DATA PROVIDED:
- - -
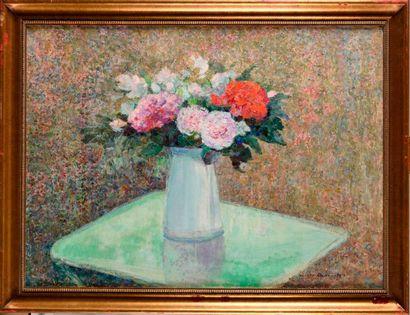 VICTOR CHARRETON (1864-1936) Vase de fleurs...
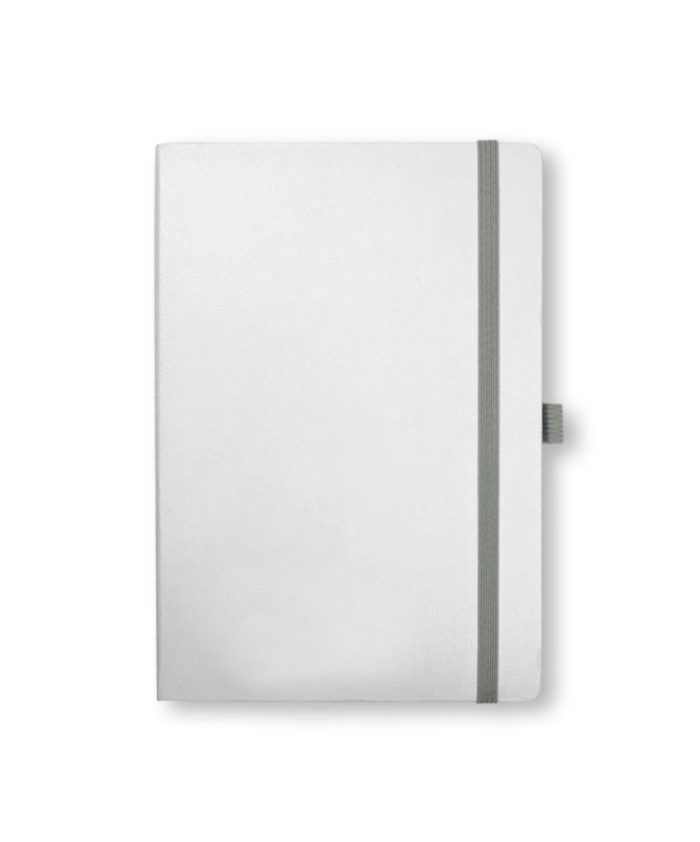 A5 White Baladek notebook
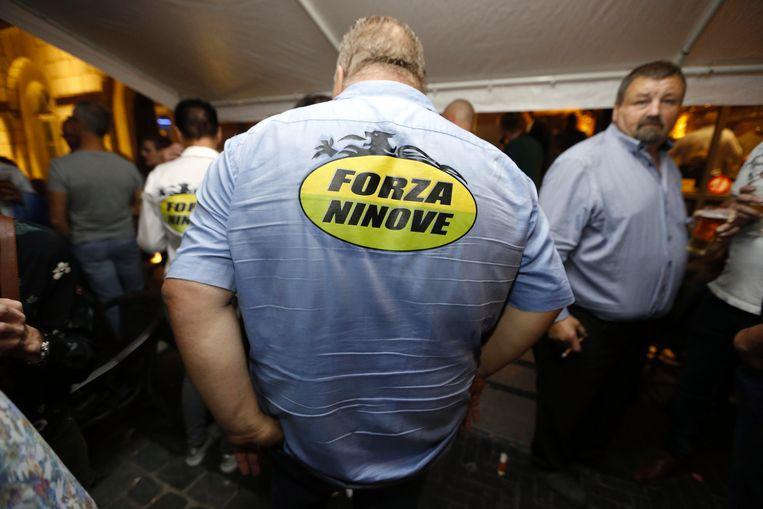 Guy D'Haeseleer van Forza Ninove na zijn overwinning op 14 oktober.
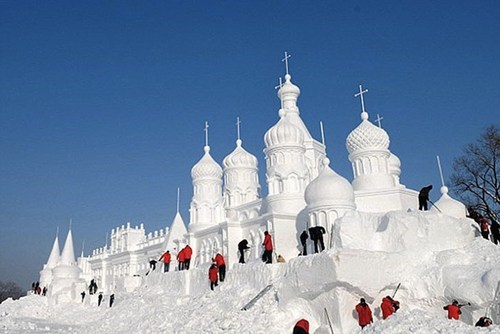 China ice winter snow sculpture destination WIN! g rated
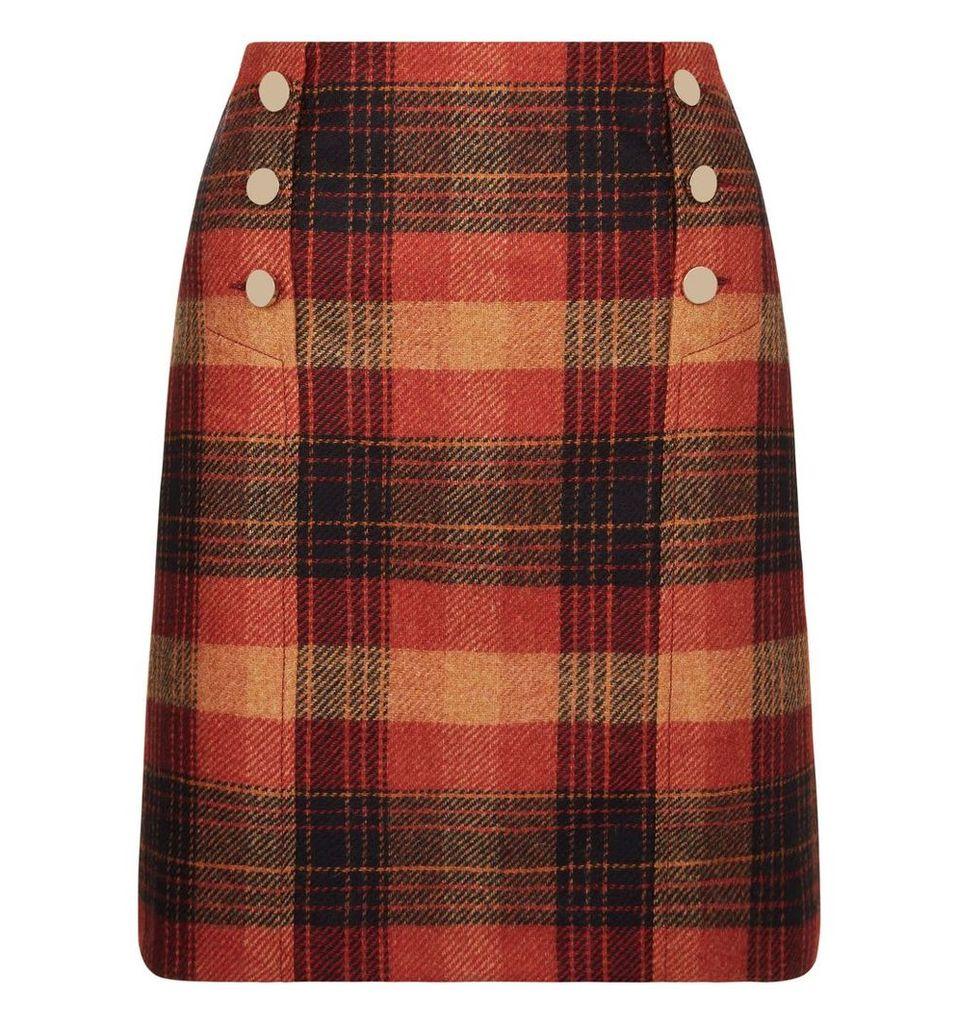 Carlin Skirt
- - -
EXERCISE BRIEF: Only the lines from the one containing "A5 White Baladek notebook" through the end of the records should be copied, exactly and with both ends included; the pictures should not.

FINISHED EXERCISE:
 A5 White Baladek notebook
 Guy D'Haeseleer van Forza Ninove na zijn overwinning op 14 oktober.
 China ice winter snow sculpture destination WIN! g rated
 Carlin Skirt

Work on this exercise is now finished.